Passage shown:

[Start of section]

While it can take some time to adjust to breastfeeding, your and your baby's bodies have some innate breastfeeding skills, including a series of reflexes triggered in a specific sequence.
As you begin to find your groove with breastfeeding—don’t expect to immediately know what you are doing!—gaining a basic understanding of how these reflexes work (and interact) can provide some foundational guide posts.
Throughout your pregnancy, your breast tissue and nipples have been preparing to feed your baby.
Your areolas change in two ways to help your baby do the “breast crawl” after birth: They tend to darken, making them easier for your newborn to see, and they produce a scent similar to the amniotic fluid your newborn has been growing in and will find familiar.
The alveoli are large grape-like clusters beneath the nipples, and this is where your milk is produced.
Your baby’s sucking reflex triggers the production of the hormone prolactin, which allows your body to produce milk. In your baby’s first few days, your body makes colostrum, a thick, nutrient-rich milk. This soon transitions to milk composed of foremilk, which has nutrients and hydrating properties, and hindmilk, which is heavier in fat.
Your milk supply, quite magically, adjusts to meet your baby’s needs. The amount of milk that leaves your body (your baby consumes it while breastfeeding, or you express it by hand or pump) tells your body how much more to make. As babies latch and suckle, they’re communicating how much milk they need. Your breasts have their own unique storage capacity—this is biological and something you cannot control—that dictates how frequently your milk needs to be removed to produce what your baby needs.
Babies are born with a sucking reflex that helps them transfer the milk you have produced. They will open their mouths when brought to a nipple.
After creating a seal against a breast with their lips, babies create a vaccum with their gums, jaw, and cheek muscles. Their tongue moves from front to back in a wave-like motion, pressing the nipple against the roof of their mouth. This undulating motion makes the milk flow from the breast into their mouth, which causes a swallowing reflex.

[End of section]

Exercise data:

[Start of section]

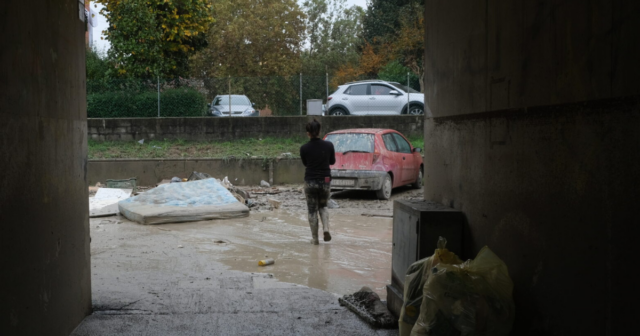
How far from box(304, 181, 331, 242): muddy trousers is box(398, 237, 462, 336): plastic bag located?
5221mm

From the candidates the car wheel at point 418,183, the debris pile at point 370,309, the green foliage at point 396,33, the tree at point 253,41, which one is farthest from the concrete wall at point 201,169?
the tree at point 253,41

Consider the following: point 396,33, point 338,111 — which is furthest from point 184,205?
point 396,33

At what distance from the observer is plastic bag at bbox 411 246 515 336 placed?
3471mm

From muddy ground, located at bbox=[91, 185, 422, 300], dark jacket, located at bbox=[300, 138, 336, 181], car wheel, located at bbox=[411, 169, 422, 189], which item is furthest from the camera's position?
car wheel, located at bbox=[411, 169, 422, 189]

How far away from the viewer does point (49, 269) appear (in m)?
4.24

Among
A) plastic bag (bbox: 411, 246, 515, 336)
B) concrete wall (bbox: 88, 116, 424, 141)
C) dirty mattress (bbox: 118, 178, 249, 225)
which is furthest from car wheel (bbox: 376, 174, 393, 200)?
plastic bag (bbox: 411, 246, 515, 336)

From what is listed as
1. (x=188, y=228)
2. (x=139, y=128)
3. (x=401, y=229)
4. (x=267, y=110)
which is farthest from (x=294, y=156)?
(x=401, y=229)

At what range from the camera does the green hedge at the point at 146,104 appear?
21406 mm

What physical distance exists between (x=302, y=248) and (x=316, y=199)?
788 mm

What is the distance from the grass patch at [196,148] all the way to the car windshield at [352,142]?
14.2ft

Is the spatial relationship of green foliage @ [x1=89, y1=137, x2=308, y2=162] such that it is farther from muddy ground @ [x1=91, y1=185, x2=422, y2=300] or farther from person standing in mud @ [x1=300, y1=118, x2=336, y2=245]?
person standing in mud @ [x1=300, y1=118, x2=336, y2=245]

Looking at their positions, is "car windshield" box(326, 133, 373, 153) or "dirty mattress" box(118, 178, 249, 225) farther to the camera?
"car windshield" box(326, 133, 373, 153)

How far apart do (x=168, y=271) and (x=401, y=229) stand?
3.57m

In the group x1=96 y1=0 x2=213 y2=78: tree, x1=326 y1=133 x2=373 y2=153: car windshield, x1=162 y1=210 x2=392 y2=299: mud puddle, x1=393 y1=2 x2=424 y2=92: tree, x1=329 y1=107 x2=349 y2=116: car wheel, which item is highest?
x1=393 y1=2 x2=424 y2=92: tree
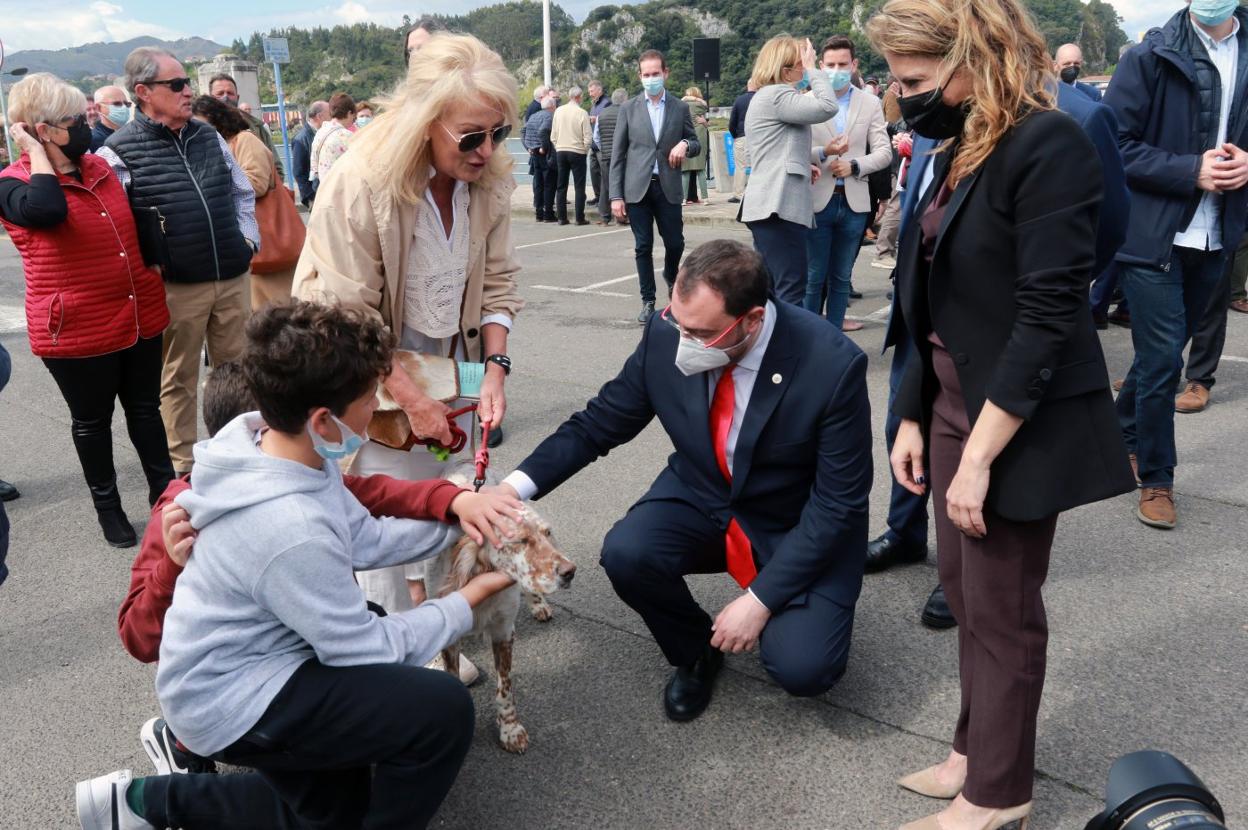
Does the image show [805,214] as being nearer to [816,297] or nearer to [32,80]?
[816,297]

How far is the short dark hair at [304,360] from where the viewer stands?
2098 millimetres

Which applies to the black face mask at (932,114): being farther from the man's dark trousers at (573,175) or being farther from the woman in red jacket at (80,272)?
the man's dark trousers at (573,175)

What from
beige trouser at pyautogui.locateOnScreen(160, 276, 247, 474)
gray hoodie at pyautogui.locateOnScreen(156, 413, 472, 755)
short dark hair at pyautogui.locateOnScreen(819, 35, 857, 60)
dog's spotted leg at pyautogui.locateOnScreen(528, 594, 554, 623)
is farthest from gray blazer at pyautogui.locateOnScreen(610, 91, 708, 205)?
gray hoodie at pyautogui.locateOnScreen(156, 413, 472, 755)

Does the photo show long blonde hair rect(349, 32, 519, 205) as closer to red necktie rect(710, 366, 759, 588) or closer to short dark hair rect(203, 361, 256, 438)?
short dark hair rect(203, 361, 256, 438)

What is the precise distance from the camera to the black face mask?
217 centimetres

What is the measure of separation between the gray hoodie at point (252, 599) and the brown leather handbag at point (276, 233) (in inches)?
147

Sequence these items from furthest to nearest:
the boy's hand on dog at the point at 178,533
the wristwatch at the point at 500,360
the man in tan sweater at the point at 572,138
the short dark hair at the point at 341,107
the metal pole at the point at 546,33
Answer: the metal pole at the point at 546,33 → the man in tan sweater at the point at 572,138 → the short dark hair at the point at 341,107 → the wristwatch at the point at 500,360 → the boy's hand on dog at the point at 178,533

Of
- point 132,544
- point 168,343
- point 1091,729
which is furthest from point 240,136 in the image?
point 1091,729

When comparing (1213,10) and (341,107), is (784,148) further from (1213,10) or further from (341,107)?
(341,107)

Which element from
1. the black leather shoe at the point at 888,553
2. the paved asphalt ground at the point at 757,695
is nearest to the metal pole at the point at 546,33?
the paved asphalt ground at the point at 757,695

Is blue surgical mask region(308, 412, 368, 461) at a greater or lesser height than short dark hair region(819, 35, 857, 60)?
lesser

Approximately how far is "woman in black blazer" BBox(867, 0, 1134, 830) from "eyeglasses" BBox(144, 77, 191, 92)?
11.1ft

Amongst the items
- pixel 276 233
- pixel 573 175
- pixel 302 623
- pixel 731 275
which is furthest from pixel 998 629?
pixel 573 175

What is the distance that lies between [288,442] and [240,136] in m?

[End of section]

Work request 1: In the breastfeeding passage, what hormone does a baby's sucking reflex trigger the production of?
Work request 2: List every kind of milk that the breastfeeding passage names.
Work request 3: Carry on the breastfeeding passage from its final sentence, keeping its tone and subject.

Answer area 1: Prolactin

Answer area 2: Colostrum, foremilk, hindmilk

Answer area 3:
Because the transfer of milk relies on babies pressing the nipple against the roof of their mouth, is it helpful to point the nipple in that direction to help secure a good latch. To compress a nipple between their tongue and the roof of their mouth, babies also need a good amount of the nipple areolar complex in their mouth. (This amount differs from person to person.) When latching, it is also helpful to try to ensure that the baby’s mouth is wide open.
Positioning also can help promote an efficient and comfortable latch.
When your baby latches, this stimulates the nerve endings in your nipple and areola, which signal the pituitary gland in your brain to release two hormones: prolactin and oxytocin.
Prolactin causes your lactocytes to take nutrients (proteins and sugars) from your blood supply and turn them into breast milk. Oxytocin is what causes the “letdown,” releasing the milk already in the breast to flow through the milk ducts to the nipple. Oxytocin also widens the milk ducts, enabling an easier flow.
Signs of the letdown reflex can include tingling, fullness, a dull ache, or tightening in the breasts, as well as milk dripping from the breast. You also might feel your uterus contracting when your baby latches. Although this cramping tends to be felt most intensely within the first postpartum week, it can continue for as many as six weeks. (It’s also perfectly normal to not feel or notice anything at all.)
Remember that breastfeeding is a journey. Some of these sensations may be strongest in the first days and weeks, but they will likely diminish over time, as your breasts adjust to this special role.